▶ [QUOTED TEXT]
Crews are hard at work converting the former hair salon (with 2-bedroom apartment upstairs, pictured above) at 6640 W. Montgomery Rd. in Highland Heights (aka the east side of Acres Homes) to an “edible garden center.” Farmstead is meant to become “the go-to spot for Houstonians wanting to grow their own food at home.” It’ll offer fruit trees, vegetable transplants, and herbs for purchase, along with seeds appropriate for this region. Plus gardening tools, supplies and DIY kits for raising your own garden bed above the gumbo line.
The store is a project of Edible Earth Resources, the landscape-gardening firm behind the gardens at restaurants Coltivare, Haven, the Brooklyn Athletic Club, and Pax Americana — as well as the Planted:Houston urban gardening effort. The team hopes an onsite kitchen at Farmstead will become the site of pop-up and themed dinners; it’ll also be available for cooking classes, to supplement other classes on gardening and grafting.
Photo: Edible Earth Resources
I’m not particularly into gardening, my mother is, but this sounds like am awesome thing. And it makes sense to put it in Acres Homes, too, where there’s lots of land.
I hope the have enough Gardeners up there for it to work out.
Plenty of people said Columbus was crazy…
Ok. Here come the comments about gentrifying another area.

▶ [EXTRACTED MATERIAL]

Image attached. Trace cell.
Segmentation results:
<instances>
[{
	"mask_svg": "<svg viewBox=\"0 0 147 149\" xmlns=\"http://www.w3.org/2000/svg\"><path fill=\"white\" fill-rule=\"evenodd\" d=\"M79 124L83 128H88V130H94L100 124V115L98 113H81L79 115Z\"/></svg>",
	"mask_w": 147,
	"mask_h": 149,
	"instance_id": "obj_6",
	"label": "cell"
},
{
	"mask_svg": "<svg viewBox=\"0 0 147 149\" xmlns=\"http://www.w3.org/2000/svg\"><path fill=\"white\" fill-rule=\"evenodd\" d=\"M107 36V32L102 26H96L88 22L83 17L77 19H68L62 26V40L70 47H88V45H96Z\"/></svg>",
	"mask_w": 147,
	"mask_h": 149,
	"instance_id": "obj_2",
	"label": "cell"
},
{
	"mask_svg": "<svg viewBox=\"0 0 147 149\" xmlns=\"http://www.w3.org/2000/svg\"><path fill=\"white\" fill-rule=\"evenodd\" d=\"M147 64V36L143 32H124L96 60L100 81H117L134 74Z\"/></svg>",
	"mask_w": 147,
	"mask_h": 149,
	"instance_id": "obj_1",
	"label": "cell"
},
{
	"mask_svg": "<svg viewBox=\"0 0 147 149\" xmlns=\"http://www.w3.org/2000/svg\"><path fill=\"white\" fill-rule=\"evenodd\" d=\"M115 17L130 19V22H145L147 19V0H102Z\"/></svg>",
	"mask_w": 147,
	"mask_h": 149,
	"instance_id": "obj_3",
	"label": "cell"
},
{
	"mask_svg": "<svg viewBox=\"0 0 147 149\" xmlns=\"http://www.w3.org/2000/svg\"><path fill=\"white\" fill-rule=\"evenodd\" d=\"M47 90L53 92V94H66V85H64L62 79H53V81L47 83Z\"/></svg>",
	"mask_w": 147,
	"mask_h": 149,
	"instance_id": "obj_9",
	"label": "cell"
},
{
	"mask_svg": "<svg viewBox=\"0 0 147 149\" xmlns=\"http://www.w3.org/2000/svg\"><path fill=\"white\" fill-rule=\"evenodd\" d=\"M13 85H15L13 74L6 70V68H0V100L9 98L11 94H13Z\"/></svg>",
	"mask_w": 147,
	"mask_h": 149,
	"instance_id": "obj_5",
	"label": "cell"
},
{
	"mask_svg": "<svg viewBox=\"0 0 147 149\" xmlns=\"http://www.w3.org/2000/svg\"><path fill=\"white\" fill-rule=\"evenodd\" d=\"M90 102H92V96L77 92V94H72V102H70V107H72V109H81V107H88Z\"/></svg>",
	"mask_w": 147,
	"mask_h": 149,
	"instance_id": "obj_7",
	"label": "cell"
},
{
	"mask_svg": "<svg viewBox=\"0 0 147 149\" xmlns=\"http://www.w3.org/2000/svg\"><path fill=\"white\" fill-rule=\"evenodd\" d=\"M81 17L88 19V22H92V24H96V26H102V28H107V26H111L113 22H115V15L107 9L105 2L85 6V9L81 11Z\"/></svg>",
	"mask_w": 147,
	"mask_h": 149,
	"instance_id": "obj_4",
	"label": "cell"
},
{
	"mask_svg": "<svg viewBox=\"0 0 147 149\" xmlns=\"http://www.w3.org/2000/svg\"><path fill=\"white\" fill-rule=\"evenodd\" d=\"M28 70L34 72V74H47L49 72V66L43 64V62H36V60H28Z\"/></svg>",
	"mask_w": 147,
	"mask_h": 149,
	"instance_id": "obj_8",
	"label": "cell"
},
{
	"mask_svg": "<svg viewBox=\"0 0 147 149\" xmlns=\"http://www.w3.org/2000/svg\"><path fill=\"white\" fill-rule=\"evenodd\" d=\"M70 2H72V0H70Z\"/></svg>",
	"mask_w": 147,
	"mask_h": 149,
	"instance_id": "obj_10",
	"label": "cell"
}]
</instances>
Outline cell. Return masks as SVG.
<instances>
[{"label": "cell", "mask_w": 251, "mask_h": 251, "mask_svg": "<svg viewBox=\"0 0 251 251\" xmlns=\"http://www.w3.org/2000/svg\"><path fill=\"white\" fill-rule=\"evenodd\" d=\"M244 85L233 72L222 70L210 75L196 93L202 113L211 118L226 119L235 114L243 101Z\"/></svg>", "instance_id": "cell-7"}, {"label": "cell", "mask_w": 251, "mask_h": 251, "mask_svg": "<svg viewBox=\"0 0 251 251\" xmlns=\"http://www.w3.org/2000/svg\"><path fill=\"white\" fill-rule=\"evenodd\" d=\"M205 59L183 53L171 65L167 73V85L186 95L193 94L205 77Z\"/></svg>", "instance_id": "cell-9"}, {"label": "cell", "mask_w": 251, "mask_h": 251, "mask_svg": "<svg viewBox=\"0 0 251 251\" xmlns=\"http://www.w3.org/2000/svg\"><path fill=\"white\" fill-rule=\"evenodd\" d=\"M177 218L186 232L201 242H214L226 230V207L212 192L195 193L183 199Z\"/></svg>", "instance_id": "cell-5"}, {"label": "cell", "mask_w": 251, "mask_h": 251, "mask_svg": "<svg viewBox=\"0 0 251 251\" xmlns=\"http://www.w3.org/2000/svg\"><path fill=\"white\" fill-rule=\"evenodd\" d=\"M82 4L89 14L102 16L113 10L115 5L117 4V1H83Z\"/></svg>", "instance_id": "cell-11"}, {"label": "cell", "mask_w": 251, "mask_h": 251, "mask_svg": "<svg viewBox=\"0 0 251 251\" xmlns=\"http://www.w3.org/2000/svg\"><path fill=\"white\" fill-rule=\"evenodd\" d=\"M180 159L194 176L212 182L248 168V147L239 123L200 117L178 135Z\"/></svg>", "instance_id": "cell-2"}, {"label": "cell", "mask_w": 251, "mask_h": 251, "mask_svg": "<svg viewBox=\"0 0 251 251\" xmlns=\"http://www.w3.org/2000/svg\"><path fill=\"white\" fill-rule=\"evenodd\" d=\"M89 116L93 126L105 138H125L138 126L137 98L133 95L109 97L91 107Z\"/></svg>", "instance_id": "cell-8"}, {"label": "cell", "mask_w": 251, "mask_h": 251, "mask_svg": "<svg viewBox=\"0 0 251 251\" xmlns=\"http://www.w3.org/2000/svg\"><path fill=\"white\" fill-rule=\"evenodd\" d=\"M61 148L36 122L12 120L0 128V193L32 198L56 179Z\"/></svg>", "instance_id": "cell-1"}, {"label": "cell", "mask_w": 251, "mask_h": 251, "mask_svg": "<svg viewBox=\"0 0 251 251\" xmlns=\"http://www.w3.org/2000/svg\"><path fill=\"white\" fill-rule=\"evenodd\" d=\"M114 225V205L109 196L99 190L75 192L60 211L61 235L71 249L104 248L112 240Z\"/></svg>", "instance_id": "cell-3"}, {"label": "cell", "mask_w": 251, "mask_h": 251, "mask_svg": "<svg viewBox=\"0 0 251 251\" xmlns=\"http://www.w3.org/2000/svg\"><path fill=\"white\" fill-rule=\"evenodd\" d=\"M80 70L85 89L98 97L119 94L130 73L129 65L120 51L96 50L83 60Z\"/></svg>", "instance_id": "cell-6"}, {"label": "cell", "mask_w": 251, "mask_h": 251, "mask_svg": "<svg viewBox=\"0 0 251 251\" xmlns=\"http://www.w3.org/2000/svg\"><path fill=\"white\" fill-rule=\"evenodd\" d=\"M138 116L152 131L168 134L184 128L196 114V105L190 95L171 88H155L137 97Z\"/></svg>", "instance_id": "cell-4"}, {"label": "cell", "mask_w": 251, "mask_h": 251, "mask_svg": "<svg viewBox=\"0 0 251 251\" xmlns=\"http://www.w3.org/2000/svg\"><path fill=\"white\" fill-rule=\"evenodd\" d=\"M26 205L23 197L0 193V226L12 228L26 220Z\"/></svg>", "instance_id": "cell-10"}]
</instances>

---

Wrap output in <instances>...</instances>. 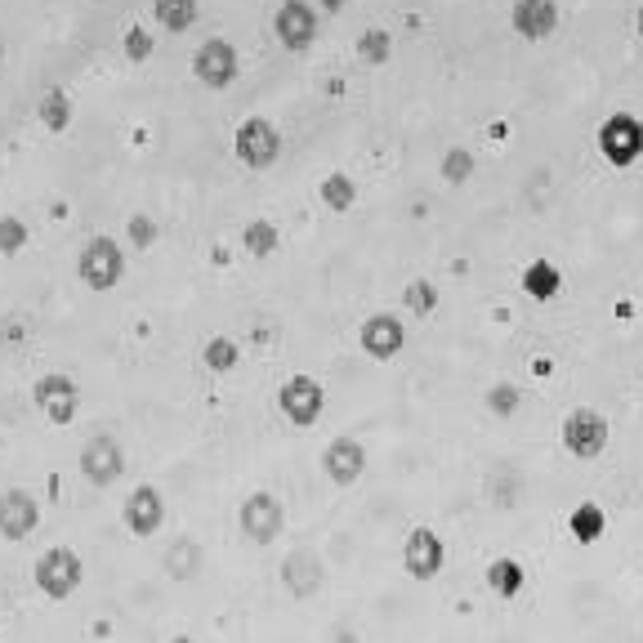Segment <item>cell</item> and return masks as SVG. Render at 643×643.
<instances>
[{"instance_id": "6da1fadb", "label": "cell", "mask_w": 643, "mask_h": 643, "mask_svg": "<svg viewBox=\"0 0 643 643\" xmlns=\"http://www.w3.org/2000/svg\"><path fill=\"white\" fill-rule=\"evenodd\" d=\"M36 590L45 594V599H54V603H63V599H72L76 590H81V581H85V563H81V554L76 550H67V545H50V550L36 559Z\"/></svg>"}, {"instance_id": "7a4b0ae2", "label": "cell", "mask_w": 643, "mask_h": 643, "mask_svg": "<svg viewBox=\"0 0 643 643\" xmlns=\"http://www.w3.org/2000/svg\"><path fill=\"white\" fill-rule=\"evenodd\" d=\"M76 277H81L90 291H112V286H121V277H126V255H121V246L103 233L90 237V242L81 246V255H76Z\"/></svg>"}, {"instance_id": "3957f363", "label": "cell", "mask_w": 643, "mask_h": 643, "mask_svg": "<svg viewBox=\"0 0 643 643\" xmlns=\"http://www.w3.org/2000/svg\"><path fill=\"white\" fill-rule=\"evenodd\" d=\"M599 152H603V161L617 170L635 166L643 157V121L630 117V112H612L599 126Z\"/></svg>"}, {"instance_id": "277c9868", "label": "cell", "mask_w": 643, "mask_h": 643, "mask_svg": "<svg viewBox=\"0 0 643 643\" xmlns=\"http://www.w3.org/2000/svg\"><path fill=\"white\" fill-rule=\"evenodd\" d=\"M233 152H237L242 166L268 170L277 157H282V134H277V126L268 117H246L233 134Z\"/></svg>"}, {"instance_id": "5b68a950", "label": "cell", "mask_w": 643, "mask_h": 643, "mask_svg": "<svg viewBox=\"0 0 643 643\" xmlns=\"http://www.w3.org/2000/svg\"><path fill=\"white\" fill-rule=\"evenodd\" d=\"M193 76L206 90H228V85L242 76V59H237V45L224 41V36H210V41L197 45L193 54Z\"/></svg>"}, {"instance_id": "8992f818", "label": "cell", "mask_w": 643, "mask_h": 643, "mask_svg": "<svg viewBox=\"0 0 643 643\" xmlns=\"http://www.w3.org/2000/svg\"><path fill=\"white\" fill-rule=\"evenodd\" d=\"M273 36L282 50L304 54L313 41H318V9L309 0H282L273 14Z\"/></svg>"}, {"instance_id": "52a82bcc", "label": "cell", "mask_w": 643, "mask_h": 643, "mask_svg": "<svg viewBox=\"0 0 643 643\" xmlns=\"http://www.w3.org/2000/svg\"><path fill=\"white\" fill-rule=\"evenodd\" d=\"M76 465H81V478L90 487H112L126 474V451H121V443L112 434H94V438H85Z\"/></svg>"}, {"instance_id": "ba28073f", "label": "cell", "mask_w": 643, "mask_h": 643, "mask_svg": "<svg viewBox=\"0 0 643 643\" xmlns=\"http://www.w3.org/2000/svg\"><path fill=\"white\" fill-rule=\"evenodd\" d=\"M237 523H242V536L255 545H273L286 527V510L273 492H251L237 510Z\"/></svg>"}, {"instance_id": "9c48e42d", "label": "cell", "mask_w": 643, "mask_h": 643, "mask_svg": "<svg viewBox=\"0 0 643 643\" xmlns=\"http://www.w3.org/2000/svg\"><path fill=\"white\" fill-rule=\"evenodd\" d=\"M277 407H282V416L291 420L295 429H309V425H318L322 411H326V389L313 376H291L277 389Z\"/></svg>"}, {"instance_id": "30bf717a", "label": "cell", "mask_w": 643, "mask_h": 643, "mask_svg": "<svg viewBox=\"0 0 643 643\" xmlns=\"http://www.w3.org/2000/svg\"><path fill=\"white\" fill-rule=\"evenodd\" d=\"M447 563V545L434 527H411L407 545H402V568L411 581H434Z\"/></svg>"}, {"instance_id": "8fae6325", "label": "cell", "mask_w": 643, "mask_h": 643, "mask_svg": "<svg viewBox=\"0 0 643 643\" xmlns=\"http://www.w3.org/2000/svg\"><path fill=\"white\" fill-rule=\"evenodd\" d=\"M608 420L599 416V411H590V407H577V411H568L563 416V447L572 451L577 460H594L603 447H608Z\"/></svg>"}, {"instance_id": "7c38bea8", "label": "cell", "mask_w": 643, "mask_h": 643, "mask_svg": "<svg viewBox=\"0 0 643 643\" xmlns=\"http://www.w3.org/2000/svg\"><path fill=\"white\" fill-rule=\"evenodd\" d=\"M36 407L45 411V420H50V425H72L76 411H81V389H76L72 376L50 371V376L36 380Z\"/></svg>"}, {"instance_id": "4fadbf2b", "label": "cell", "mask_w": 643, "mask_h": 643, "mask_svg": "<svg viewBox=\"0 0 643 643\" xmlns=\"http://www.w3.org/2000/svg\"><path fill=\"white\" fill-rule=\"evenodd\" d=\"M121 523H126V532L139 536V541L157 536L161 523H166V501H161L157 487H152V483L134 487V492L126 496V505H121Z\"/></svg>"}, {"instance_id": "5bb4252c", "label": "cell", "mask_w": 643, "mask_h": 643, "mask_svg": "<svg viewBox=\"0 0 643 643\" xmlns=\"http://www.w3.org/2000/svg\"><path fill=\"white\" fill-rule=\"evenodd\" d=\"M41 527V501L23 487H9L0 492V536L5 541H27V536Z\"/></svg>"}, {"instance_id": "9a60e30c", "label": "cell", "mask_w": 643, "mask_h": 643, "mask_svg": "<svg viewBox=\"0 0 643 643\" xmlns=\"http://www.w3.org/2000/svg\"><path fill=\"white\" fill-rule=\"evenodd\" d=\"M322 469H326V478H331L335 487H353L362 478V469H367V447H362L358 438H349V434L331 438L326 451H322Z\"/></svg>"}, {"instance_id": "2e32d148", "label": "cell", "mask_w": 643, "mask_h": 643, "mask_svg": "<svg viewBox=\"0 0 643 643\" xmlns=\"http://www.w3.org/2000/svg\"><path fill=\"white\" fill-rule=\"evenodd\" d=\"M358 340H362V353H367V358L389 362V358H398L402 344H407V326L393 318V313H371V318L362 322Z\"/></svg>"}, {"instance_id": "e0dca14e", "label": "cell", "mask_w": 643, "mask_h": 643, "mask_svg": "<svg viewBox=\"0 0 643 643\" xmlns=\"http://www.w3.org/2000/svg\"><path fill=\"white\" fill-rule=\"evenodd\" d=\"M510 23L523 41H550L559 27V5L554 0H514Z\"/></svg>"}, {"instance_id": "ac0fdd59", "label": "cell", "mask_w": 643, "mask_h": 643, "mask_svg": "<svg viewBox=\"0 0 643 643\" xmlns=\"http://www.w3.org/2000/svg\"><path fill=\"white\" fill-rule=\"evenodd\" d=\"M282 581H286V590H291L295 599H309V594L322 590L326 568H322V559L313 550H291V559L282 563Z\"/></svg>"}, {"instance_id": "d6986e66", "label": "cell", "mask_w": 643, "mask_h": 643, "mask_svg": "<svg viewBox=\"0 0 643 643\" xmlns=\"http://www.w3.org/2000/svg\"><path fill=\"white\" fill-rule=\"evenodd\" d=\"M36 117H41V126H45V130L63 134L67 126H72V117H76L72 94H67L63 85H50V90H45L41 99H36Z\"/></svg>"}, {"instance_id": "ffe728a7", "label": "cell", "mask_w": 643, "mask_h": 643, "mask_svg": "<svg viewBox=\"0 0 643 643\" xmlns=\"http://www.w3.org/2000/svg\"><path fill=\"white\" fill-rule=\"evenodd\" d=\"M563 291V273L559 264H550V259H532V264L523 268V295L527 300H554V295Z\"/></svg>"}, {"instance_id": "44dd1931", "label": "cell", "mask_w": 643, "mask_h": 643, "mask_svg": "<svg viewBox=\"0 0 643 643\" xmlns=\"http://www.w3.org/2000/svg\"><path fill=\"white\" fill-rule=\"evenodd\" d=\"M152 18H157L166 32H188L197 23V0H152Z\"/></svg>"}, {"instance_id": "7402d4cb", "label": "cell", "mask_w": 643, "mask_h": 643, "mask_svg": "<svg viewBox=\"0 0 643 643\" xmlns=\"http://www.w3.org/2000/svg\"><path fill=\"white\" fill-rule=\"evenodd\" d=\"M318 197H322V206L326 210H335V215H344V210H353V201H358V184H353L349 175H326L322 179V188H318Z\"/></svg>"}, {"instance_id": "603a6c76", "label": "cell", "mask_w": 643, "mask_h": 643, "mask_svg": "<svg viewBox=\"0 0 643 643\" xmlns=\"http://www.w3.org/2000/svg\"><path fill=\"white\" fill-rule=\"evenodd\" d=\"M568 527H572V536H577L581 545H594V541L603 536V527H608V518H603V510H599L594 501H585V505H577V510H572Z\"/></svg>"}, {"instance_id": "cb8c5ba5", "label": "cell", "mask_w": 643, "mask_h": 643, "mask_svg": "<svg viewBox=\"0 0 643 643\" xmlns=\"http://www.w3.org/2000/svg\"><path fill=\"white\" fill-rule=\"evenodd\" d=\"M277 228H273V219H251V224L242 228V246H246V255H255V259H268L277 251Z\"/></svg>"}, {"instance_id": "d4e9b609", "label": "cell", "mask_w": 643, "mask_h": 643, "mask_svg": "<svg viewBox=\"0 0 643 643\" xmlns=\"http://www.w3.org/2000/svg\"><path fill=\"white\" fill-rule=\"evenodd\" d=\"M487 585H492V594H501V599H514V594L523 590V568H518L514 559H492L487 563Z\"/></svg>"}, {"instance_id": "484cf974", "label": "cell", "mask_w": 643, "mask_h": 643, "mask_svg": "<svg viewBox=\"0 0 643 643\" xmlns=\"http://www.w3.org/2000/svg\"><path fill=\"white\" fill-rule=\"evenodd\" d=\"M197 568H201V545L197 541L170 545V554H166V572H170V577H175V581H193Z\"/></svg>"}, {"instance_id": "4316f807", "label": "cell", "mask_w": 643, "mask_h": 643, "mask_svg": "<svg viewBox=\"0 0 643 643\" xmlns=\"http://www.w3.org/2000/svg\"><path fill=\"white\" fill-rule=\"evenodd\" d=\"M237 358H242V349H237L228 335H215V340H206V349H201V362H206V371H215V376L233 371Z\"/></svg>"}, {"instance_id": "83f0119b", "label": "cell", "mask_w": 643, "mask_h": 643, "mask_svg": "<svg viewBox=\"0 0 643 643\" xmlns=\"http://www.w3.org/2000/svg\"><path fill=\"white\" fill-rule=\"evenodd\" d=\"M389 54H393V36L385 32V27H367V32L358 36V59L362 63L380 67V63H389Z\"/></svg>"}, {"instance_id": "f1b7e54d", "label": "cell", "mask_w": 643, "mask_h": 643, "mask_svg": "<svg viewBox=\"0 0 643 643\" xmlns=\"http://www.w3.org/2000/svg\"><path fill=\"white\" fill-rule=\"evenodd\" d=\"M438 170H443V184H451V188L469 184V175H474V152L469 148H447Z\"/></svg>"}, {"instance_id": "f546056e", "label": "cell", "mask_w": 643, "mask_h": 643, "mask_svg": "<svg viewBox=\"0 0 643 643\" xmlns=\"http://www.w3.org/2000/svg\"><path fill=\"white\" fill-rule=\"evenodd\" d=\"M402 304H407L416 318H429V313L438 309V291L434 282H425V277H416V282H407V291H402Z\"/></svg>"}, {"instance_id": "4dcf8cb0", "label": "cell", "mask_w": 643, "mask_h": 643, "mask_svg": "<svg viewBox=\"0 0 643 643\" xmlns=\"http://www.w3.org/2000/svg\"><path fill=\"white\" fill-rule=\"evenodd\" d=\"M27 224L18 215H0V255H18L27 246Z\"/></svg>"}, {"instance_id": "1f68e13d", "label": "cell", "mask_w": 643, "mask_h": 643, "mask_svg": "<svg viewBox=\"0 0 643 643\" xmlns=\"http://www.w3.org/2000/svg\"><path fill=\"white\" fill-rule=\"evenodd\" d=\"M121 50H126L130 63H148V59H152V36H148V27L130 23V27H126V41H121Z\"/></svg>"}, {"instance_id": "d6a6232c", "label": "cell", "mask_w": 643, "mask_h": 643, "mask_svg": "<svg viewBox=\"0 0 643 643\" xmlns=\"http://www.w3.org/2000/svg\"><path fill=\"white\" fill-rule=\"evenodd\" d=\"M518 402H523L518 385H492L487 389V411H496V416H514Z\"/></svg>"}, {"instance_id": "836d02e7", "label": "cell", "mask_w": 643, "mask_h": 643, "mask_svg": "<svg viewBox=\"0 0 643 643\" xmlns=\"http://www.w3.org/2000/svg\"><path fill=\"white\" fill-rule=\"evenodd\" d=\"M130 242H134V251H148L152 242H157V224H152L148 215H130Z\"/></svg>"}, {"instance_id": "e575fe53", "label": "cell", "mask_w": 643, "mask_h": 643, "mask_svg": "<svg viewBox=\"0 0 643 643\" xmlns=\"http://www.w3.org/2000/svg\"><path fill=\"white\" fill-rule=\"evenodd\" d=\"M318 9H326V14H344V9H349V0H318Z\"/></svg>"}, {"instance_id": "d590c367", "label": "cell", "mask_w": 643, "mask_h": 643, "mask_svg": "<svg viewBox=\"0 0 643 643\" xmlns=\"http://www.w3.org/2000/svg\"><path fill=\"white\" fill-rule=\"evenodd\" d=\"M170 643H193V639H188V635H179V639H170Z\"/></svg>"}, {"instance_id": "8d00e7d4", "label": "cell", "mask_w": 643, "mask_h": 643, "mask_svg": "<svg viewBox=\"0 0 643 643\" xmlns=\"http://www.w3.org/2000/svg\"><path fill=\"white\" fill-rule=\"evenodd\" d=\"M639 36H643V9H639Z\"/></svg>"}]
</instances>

▶ [TO DO]
• A. Answer these from the Farmstead garden center text:
(i) At what address is the former hair salon being converted?
(ii) Which landscape-gardening firm is behind the store?
(iii) Besides pop-up and themed dinners, what else will the onsite kitchen be available for?
• B. Please pick up the Farmstead garden center text after its last line and continue it.

▶ [TASK-BY-TASK OUTPUTS]
• A.
(i) 6640 W. Montgomery Rd. in Highland Heights
(ii) Edible Earth Resources
(iii) Cooking classes

• B.
I’m not endorsing any brand or trend but also like the idea of this business.
I’m sure Acres Homes will gentrify – it’s close-in to town and low-density with mature trees – it’s got everything!
What a great reuse of a property. Glad it wasn’t torn down to make way for another townhome neighborhood
I like the idea of this, but as someone who has been growing his own food at home for years now in the urban core, there is not really sufficient demand to support another retail garden establishment. There are already numerous garden stores, clubs and sponsored events that sell appropriate seeds, plants, and garden supplies. Two of the best of these stores are located in the Heights. I just don’t see this succeeding as a retail establishment.
The thing about gardening, and the reason so many cranky old men do it, is that it can be a very cheap hobby. If you save your own seeds, make your own compost, pull your own weeds, and water responsibly, you will very rarely (if ever) need to visit a store like this one.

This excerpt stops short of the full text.